The claim ledger is machine-granular and exclusive: crediting walks matching machines, claims each whole machine for one Need, subtracts its full Allocatable, and stops when the Need is covered. That was truthful for the demand shape it was built against — a few large aggregated Needs per (cluster, fingerprint), each consuming many machines (ADR-0027), arbitrated per-machine by the OCC broker (ADR-0029).
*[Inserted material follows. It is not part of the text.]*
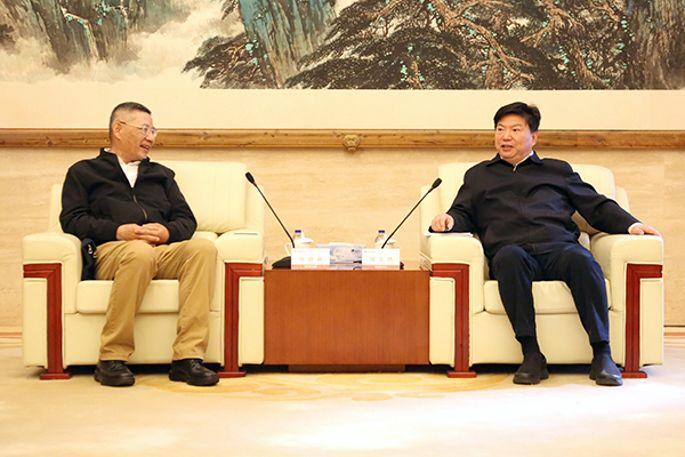 国文清会见中国地质矿产经济学会理事长张德霖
Two correct decisions changed the demand shape underneath it. ADR-0024 made each co-location group its own Need — necessarily, since each gang needs its own single-domain coherence. ADR-0039 made every Pod carry a CR, so every group is visible, not only the pending ones. At uber-5k that is ~2,400 gang Needs — and at density 10–100, a gang of 3–8 Pods is a fraction of one machine. Under exclusive claiming each sub-machine gang up-rounds to a whole machine: ~2,400 gangs demand ~2,400 exclusive machines where ~540 gang-archetype machines exist, while kube-scheduler happily packs many gangs per machine. The measured cloud signature: bind 97.5 % (Pods placed and packed) with 78 % of gangs reported unsatisfiable (the ledger starved), Configured inflated +48 % toward one-machine-per-gang, and Phase 3 churning the claim-race leftovers. The closed-loop simulator reproduces the same signature in 0.4 s (TestClosedLoop_SubMachineGangsLedgerMatchesReality).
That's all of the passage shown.